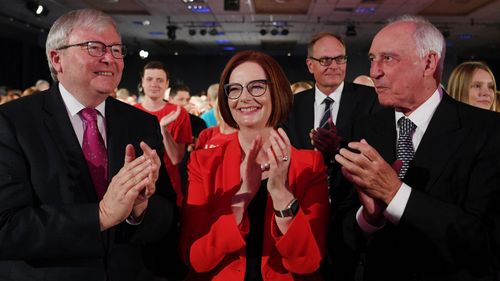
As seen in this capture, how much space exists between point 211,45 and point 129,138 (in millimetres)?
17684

--

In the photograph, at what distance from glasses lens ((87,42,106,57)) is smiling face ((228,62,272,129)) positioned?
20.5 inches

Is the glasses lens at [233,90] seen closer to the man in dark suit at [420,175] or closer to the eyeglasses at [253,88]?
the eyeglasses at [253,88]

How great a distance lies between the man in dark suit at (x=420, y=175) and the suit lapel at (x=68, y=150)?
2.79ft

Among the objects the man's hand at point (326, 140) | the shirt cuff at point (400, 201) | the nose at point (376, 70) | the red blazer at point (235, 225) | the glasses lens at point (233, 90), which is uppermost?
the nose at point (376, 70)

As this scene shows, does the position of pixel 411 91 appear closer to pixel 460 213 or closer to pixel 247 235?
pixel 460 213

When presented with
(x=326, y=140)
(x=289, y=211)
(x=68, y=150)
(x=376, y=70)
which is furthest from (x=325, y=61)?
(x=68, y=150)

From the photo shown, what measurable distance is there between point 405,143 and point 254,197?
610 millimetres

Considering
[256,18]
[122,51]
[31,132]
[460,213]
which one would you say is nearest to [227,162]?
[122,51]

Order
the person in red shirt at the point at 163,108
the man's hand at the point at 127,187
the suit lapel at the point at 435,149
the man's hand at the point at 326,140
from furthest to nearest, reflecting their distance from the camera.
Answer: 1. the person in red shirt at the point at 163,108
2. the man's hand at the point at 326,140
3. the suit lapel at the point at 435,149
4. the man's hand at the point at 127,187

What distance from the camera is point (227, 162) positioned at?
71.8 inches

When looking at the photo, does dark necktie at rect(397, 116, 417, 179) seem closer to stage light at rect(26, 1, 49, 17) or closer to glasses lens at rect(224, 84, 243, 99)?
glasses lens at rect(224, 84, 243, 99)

**CHALLENGE**
Please select each line in the entries above that contains the word "distance". Case counts.

**RESPONSE TO THIS EXERCISE**
In the photograph, at what distance from glasses lens ((87,42,106,57)) is smiling face ((228,62,272,129)) positioned?
How great a distance lies between the man in dark suit at (x=420, y=175) and the suit lapel at (x=68, y=150)?
From the photo shown, what measurable distance is there between point 405,143 and point 254,197?
from furthest to nearest, reflecting their distance from the camera.
What distance from the camera is point (227, 162) positioned at?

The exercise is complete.